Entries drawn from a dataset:
++++++++++

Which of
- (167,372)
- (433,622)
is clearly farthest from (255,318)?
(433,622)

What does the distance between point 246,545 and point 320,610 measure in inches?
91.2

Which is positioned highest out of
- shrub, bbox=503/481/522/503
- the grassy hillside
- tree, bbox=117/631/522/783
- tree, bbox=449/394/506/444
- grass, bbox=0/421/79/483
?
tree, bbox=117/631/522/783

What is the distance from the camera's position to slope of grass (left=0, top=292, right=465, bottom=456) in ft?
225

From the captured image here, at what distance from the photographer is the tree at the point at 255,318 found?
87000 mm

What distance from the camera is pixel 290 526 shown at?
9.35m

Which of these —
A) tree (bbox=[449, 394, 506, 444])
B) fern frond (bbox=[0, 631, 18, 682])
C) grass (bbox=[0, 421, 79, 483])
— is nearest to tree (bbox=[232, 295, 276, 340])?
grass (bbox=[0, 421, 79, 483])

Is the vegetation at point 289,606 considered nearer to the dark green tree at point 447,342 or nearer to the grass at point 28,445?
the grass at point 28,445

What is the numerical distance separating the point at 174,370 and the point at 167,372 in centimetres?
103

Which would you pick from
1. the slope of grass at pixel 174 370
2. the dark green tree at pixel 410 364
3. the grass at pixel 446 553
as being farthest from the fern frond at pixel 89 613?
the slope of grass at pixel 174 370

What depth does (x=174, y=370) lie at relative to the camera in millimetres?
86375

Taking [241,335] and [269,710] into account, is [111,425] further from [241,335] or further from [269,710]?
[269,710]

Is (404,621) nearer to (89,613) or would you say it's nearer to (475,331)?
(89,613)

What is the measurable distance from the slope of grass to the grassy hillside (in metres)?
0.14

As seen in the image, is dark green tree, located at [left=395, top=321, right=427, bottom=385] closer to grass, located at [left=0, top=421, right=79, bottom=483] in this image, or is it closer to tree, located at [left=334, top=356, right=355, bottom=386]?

++++++++++

• **Aim of the exercise**: Reproduce every one of the rows above word for word, keeping their original order.

• **The answer**:
Which of
- (167,372)
- (433,622)
is clearly farthest from (255,318)?
(433,622)

What does the distance between point 246,545 and point 320,610 measure in inches?
91.2

Which is positioned highest out of
- shrub, bbox=503/481/522/503
- the grassy hillside
- tree, bbox=117/631/522/783
- tree, bbox=449/394/506/444
- grass, bbox=0/421/79/483
?
tree, bbox=117/631/522/783

What is the distance from the camera's position to slope of grass (left=0, top=292, right=465, bottom=456) in ft?
225

From the captured image here, at what distance from the photographer is the tree at the point at 255,318 found?
87000 mm

What distance from the camera is pixel 290 526 shown at?
9.35m

Which of these —
A) tree (bbox=[449, 394, 506, 444])
B) fern frond (bbox=[0, 631, 18, 682])
C) grass (bbox=[0, 421, 79, 483])
— is nearest to tree (bbox=[232, 295, 276, 340])?
grass (bbox=[0, 421, 79, 483])

Is the vegetation at point 289,606 considered nearer to the dark green tree at point 447,342 or nearer to the grass at point 28,445?
the grass at point 28,445

What is the numerical distance separating the point at 174,370 and the point at 167,372 in centimetres?
103

Which would you pick from
1. the slope of grass at pixel 174 370
2. the dark green tree at pixel 410 364
3. the grass at pixel 446 553
as being farthest from the fern frond at pixel 89 613?
the slope of grass at pixel 174 370

What depth does (x=174, y=370) lie at relative to the camera in millimetres?
86375

Taking [241,335] and [269,710] into account, is [111,425] further from [241,335] or further from [269,710]?
[269,710]

Is (404,621) nearer to (89,613) or would you say it's nearer to (475,331)?
(89,613)

What is the measurable distance from the slope of grass to the grassy hillside (in metres)?
0.14

As seen in the image, is dark green tree, located at [left=395, top=321, right=427, bottom=385] closer to grass, located at [left=0, top=421, right=79, bottom=483] in this image, or is it closer to tree, located at [left=334, top=356, right=355, bottom=386]?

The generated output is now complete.